Check every line below for the word "present" and show those that hold it.

▸ EXTRACTED INFORMATION:
★ ★ ★ ★
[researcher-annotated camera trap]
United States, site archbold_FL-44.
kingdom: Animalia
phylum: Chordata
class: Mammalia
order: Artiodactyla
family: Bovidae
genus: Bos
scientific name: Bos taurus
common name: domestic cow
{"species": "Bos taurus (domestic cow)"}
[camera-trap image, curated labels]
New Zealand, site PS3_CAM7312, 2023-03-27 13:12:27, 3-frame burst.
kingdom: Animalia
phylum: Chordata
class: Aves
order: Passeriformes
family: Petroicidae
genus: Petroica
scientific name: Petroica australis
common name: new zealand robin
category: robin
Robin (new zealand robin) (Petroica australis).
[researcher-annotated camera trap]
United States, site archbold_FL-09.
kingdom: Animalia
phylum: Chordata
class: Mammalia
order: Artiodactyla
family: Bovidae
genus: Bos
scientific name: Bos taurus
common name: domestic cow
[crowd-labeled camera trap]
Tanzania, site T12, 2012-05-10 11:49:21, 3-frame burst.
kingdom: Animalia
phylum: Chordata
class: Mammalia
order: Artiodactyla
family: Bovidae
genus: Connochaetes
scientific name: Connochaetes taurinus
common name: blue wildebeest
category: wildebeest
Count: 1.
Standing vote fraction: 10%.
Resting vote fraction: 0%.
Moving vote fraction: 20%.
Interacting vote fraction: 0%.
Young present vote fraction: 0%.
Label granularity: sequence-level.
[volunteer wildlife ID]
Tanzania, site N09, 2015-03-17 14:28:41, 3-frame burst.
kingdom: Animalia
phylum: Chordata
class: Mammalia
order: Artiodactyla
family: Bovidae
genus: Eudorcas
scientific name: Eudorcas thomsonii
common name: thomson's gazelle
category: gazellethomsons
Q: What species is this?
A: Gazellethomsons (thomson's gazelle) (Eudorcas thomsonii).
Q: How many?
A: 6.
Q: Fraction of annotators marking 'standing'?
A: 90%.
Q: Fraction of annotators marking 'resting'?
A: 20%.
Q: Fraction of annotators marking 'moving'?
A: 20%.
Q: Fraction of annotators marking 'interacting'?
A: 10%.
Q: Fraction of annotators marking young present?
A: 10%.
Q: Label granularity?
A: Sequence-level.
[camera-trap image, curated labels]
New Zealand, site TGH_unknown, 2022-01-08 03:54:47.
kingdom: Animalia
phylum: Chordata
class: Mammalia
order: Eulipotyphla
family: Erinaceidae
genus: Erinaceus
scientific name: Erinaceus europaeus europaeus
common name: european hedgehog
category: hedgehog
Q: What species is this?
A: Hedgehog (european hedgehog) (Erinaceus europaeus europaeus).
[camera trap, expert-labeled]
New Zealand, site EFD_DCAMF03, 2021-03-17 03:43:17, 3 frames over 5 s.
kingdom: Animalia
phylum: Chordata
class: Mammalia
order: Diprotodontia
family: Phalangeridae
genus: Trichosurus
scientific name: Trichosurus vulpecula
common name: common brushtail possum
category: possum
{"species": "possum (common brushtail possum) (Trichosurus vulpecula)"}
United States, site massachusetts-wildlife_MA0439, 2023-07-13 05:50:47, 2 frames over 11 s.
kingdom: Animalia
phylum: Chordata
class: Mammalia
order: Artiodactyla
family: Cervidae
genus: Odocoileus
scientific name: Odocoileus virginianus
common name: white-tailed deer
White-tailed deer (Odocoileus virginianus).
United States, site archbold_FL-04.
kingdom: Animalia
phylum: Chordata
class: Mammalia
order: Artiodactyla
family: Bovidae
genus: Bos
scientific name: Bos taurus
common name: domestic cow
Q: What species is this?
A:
★ ★ ★ ★
▸ OUTPUT OF THE TASK:
Young present vote fraction: 0%.
Q: Fraction of annotators marking young present?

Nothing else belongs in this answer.